Prime Minister Jacinda Ardern needs to explain why, in the absence of Parliament, the Epidemic Response Committee is not taking place, National's leader Judith Collins says.
Collins says while Director-General of Health Dr Ashley Bloomfield has recommended Parliament be suspended, he has not recommended the same for the committee.
With no sign Parliament will be able to sit again any time soon, she says, having government-run select committees is not enough.
Prime Minister Jacinda Ardern yesterday defended the select committees.
"What we've done is only for a week ... we haven't suspended all the operations of democracy, select committees are still meeting and we have said our ministers are making themselves available to be questioned by those select committees, they will be broadcast," she said.
"In Parliament we have 12 questions a day, it last for about an hour, I make up maybe 15 minutes of that. The only thing that is being suspended is that operation, for which I'm usually available for two days."
However, she would not commit to appearing herself, instead saying she would spend time looking at enhancements to how things might operate if Parliament was suspended beyond 30 August.
"Select Committees will have ministers for up to an hour each across ... social development, transport, Covid Response and Finance. That is vastly more than we would have even if we had Parliament sitting right now."
This morning, Collins said it was not enough however.
"All the parties except for Labour have said it, set up the Epidemic Response Committee again, run by me as leader of the opposition and have some real scrutiny going on," she said.
"The select committees that have been running this week, generally they've been working reasonably well but the problem of course is that they're all controlled by the government ... no scrutiny, no question time, nothing there."
She said it looked as though the government did not want the level of scrutiny most people would expect.
"I don't see the Director-General saying we shouldn't have an epidemic response committee, that's just ridiculous because we do all that by Zoom.
"Last time, they accepted it. Last time, it worked very well. And this time, 18 months later, they're running from it. So... I think that question should be put to the prime minister."
Collins criticises vaccine, testing delays
Collins also suggested the government could have done much more, sooner, regarding vaccine rollout.

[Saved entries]
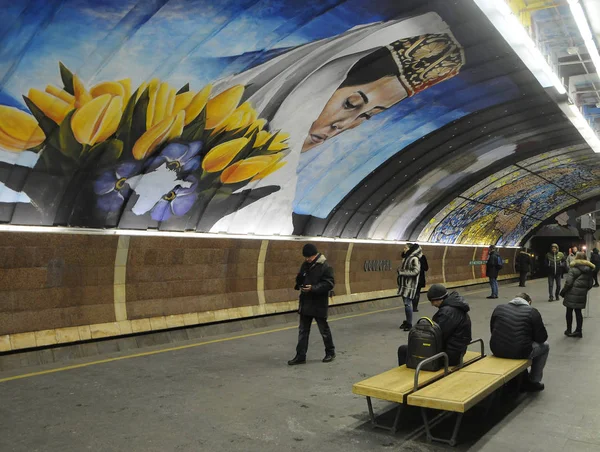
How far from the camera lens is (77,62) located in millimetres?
7328

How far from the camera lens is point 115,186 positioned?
9.67m

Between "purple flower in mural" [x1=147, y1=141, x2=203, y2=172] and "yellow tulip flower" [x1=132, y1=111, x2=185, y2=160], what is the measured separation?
25 cm

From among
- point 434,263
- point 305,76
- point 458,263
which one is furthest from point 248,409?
point 458,263

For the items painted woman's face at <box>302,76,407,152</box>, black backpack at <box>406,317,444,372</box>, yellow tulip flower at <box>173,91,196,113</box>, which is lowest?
black backpack at <box>406,317,444,372</box>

■ Problem A:
Decide whether each statement below agrees with the article on the Epidemic Response Committee. Answer yes or no for each and quote the words of the article that decide it.
(i) Dr Ashley Bloomfield recommended that Parliament be suspended.
(ii) Jacinda Ardern committed to appearing before the select committees herself.
(iii) Judith Collins said the select committees running this week had generally worked poorly.
■ Problem B:
Answer these questions from the article on the Epidemic Response Committee.
(i) How many questions a day does Parliament have, according to Ardern?
(ii) Beyond what date might Parliament stay suspended, prompting Ardern to look at enhancements?
(iii) By what means does Collins say the committee's work is done?
■ Problem C: Continue the article on the Epidemic Response Committee from its last sentence.

■ Written answer A:
(i) Yes: "Director-General of Health Dr Ashley Bloomfield has recommended Parliament be suspended"
(ii) No: "she would not commit to appearing herself"
(iii) No: "generally they've been working reasonably well"

■ Written answer B:
(i) 12
(ii) 30 August
(iii) By Zoom

■ Written answer C:
"We would have ordered the vaccine earlier, the government has now admitted they didn't actually raise their very first order for the vaccine until the 29th of January. That is absolutely unacceptable, we were late ordering it, we were late getting it approved, we were late all the way through and there has not been that sense of urgency about getting people vaccinated," she said.
"We could have looked at the cost of asking for it earlier because ultimately that would have been about $40m to $50m, we're told. That's nothing compared to the $1.5bn that the government's own estimates are this level 4 lockdown is costing the country.
"We were promised in September by this government, one year ago, that we would be front of the queue. Actually we're 120th in the world ... no amount of flim flam or spin will get past the fact that we are appallingly low in our vaccination rates and that slackness has led to a complacency."
She said National would also have set vaccination targets to encourage uptake.
"Set some targets and give New Zealanders a real wish to go 'let's meet that target then go get the next target', just because we like that, we're very competitive by nature and it's great ... to have the whole country working in the same direction."
She said the party would also have a vaccine passport, and have ordered booster shots.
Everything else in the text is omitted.